Victor Hugo a laissé, pour un certain nombre de ses ouvrages, des dossiers sur lesquels il a écrit le mot Reliquat. Il y a le Reliquat de Ruy Blas, le Reliquat des Misérables, etc. Ce sont des notes, des jalons, des citations, des indications de sources, et enfin des pages inédites, vers ou prose, variantes, chapitres, scènes, passages qui ont pu sembler des redites, développements qui faisaient longueur. On comprend quel intérêt il y avait à recueillir ces sortes de copeaux du travail, précieux souvent, curieux toujours.
Le « Reliquat » de Notre-Dame de Paris est un des plus abondants.
Il contient d’abord un document d’une valeur littéraire inappréciable : c’est le scénario de Notre-Dame de Paris.

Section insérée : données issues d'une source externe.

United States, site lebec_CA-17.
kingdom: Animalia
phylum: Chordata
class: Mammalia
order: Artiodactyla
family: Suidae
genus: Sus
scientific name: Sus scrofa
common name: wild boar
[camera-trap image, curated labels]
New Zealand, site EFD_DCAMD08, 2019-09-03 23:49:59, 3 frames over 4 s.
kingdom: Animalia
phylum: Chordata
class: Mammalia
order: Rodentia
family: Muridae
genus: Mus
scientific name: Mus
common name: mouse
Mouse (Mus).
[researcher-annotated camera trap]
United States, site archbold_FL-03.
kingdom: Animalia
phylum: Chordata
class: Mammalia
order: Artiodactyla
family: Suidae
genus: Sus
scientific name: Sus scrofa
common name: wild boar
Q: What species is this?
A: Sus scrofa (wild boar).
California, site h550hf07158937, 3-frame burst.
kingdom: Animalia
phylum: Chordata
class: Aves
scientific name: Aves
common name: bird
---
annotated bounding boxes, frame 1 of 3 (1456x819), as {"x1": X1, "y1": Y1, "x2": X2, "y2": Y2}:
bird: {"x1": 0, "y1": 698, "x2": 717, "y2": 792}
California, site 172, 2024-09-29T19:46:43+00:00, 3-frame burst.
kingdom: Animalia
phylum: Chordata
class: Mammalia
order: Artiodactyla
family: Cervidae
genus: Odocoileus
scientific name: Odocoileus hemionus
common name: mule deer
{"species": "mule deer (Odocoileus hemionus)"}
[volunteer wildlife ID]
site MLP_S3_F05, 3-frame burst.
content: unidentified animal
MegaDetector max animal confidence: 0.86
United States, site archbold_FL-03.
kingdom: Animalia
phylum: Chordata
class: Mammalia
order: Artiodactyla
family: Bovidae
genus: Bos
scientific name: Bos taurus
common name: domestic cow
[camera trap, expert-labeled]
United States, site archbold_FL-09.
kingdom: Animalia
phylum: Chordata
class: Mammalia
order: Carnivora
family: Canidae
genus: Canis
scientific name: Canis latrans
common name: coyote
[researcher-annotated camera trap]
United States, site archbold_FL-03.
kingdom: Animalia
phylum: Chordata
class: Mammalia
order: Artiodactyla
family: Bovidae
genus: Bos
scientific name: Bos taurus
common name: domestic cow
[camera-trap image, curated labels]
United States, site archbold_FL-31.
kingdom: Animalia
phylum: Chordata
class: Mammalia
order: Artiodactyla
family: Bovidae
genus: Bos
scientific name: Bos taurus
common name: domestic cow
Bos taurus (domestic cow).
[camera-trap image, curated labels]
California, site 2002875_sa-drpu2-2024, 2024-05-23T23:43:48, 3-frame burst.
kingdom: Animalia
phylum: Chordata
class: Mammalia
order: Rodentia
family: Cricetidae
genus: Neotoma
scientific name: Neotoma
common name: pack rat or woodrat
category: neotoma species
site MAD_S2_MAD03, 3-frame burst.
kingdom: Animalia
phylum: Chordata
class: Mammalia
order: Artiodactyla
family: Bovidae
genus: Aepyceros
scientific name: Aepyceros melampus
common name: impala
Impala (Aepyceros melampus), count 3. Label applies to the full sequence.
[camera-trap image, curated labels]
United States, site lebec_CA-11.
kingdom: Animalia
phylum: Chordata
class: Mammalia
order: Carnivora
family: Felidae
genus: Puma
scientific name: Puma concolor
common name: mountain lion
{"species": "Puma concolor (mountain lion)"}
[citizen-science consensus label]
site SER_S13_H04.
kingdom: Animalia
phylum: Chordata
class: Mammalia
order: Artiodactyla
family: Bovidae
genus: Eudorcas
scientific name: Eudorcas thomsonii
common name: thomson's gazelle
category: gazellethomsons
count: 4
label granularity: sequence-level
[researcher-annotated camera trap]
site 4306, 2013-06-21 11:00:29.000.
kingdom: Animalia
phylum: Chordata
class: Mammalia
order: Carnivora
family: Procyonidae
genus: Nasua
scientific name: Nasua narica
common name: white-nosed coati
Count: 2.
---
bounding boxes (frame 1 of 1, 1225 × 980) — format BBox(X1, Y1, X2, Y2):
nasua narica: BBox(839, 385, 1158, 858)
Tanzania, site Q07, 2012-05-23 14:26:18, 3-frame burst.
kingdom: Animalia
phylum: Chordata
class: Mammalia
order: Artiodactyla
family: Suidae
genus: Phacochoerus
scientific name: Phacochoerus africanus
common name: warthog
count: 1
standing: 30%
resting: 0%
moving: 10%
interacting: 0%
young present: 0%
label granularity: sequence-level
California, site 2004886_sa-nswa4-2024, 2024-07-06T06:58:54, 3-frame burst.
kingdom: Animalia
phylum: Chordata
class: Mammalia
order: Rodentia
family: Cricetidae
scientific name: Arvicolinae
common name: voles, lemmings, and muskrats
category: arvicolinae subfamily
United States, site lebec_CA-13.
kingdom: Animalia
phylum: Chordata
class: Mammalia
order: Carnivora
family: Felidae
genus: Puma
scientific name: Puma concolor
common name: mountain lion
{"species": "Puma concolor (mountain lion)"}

Il faudrait dire les scénarios, car ce scénario est double. Le plan primitif est écrit sur une grande feuille, avec une forte marge réservée, et sur cette marge se lisent les parties neuves ajoutées dans un second travail.
Le premier canevas, d’une encre blanchie et passée, doit dater de 1828.
Le personnage de Phœbus n’y existe pas ; son nom ne s’y trouve pas une seule fois, si ce n’est écrit, postérieurement, dans une scène entre l’archidiacre et Gringoire. L’amour de l’archidiacre et de Quasimodo est tout le drame. Le procès que Claude Frollo fait intenter à la Esmeralda est un simple procès en sorcellerie. Gringoire, la recluse et les truands y ont la même action que dans le livre, ainsi que Louis XI, qui, seulement, ne réside pas à la Bastille, mais à Plessis-lez-Tours. Rien de changé non plus au siège de Notre-Dame et au tragique dénouement, mais ici le pauvre Gringoire, qui se substitue à la Esmeralda dans la cage de fer où elle est enfermée, est bellement pendu avec la chèvre.
La partie nouvelle du scénario ajoutée en marge l’a été probablement en 1830, lorsque Victor Hugo, après une interruption de dix-huit mois, se remit à son roman. Le personnage de Phœbus introduit dans le drame lui donne alors toute son ampleur. Cependant le logis Gondelaurier et la figure de Fleur-de-Lys n’y sont pas indiqués. En revanche, la scène sublime du pilori est déjà trouvée. Phœbus n’est pas assassiné par le prêtre dans les mêmes circonstances.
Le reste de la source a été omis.